Question écrite n° 09832 de M. Michel Savin (Isère - Les Républicains)

publiée dans le JO Sénat du 04/04/2019 - page 1755

M. Michel Savin interroge M. le ministre de l'action et des comptes publics sur les obligations déclaratives des sportifs dont le domicile fiscal est situé hors de France et sur la simplification déclarative souhaitable pour ces sportifs.

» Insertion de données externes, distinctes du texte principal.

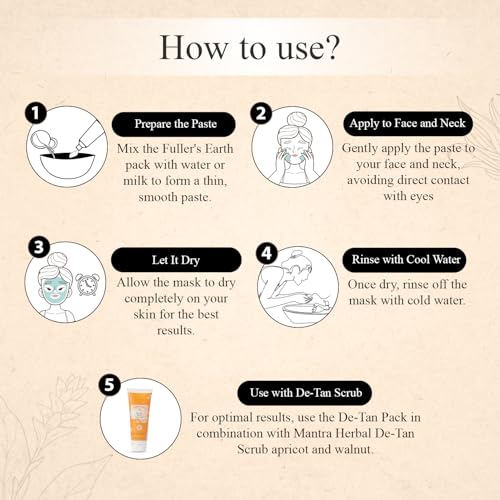 How to use?

1

Prepare the Paste

Mix the Fuller's Earth pack with water or milk to form a thin, smooth paste.

2

Apply to Face and Neck

Gently apply the paste to your face and neck, avoiding direct contact with eyes

3

Let It Dry

Allow the mask to dry completely on your skin for the best results.

4

Rinse with Cool Water

Once dry, rinse off the mask with cold water.

5

Use with De-Tan Scrub

For optimal results, use the De-Tan Pack in combination with Mantra Herbal De-Tan Scrub apricot and walnut.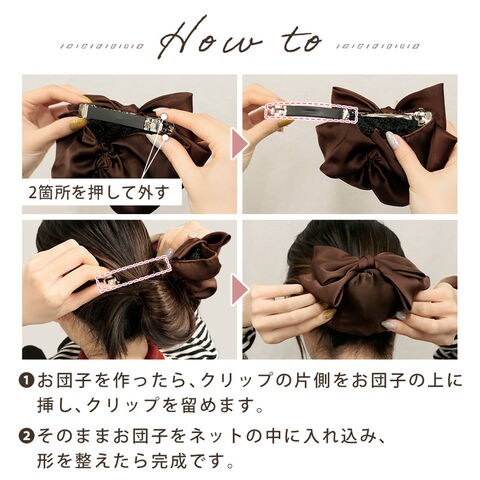 How to

2箇所を押して外す

❶お団子を作ったら、クリップの片側をお団子の上に挿し、クリップを留めます。

❷そのままお団子をネットの中に入れ込み、形を整えたら完成です。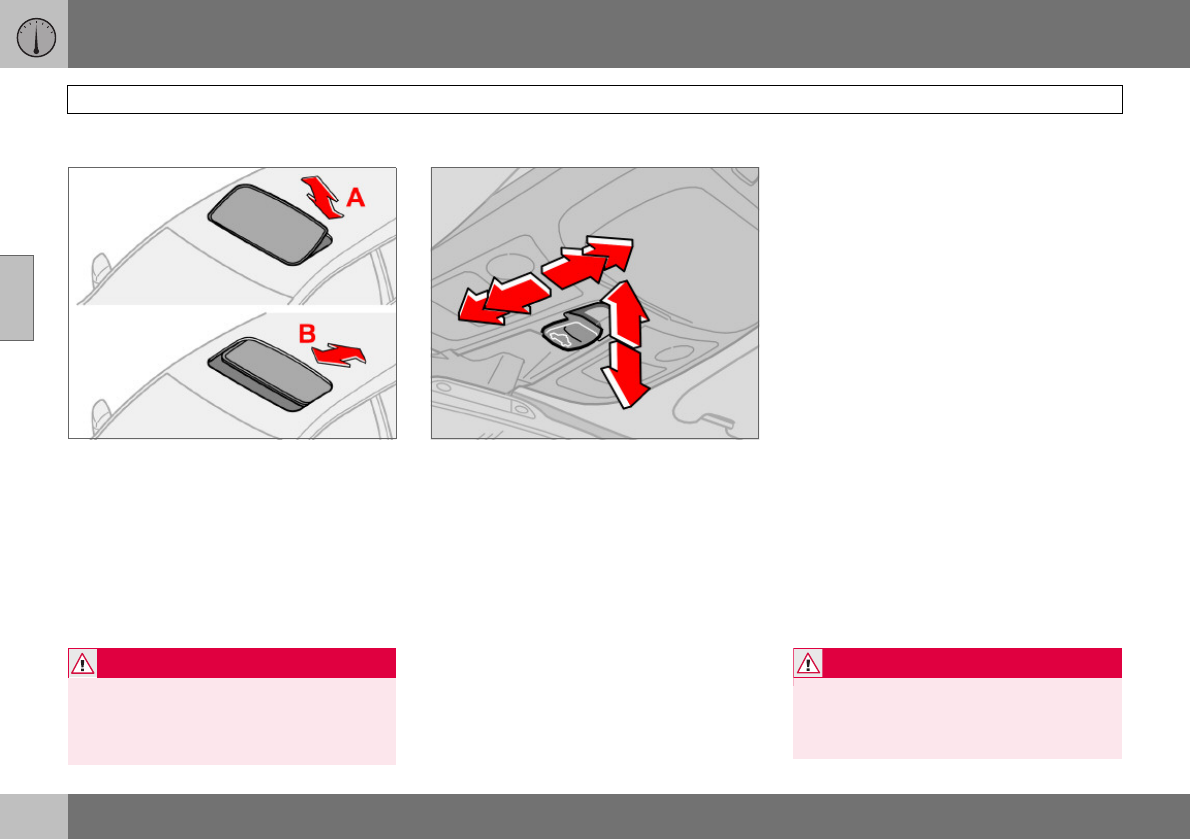 A

B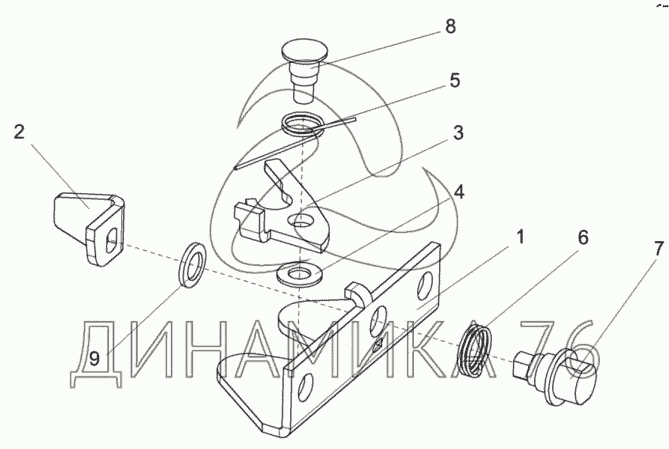 8
5
2
3
4
1
6
7
9
ДИНАМИКА 76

Aujourd'hui, les prestations sportives fournies ou utilisées en France par des sportifs non résidents sont soumises à une retenue à la source au taux de 15 %. Cette retenue à la source n'est pas libératoire, ce qui implique pour les bénéficiaires de rémunérations sportives de déposer l'année suivante une déclaration au titre de ces revenus, même pour une prestation ponctuelle, ce qui est facteur de complexité pour les sportifs et de lourdeur pour l'administration.

De plus, des défaillances déclaratives sont constatées de la part de certains sportifs, qui entraînent des redressements des contribuables ou, à défaut, se traduisent par une perte de recettes pour l'État et par une absence de progressivité de l'impôt.

Ces obligations déclaratives actuelles sont de nature à nuire à l'attractivité de la France pour l'accueil de compétitions sportives, particulièrement pour l'organisation de grands événements sportifs internationaux.

Un amendement sénatorial avait été proposé à l'occasion des débats sur le projet de loi de finances pour 2018 afin de rendre le prélèvement forfaitaire libératoire.
En effet, l'application des dispositions fiscales relatives à l'imposition des revenus de source française des joueuses et joueurs professionnels non-résidents est aujourd'hui incompréhensible, complexe et inaccessible pour beaucoup de sportifs étrangers.

Dans le contexte de la mise en œuvre du prélèvement à la source, il souhaite donc connaitre les évolutions envisagées par le Gouvernement sur la fiscalité des sportifs de haut-niveau non résidents, qui auraient ainsi un triple avantage : sécuriser les recettes fiscales, simplifier le système fiscal, et surtout renforcer l'attractivité de la France en matière d'organisation d'évènements sportifs en améliorant la lisibilité du système de prélèvement, dans un contexte de concurrence internationale.

Transmise au Ministère de l'économie et des finances



En attente de réponse du Ministère de l'économie et des finances.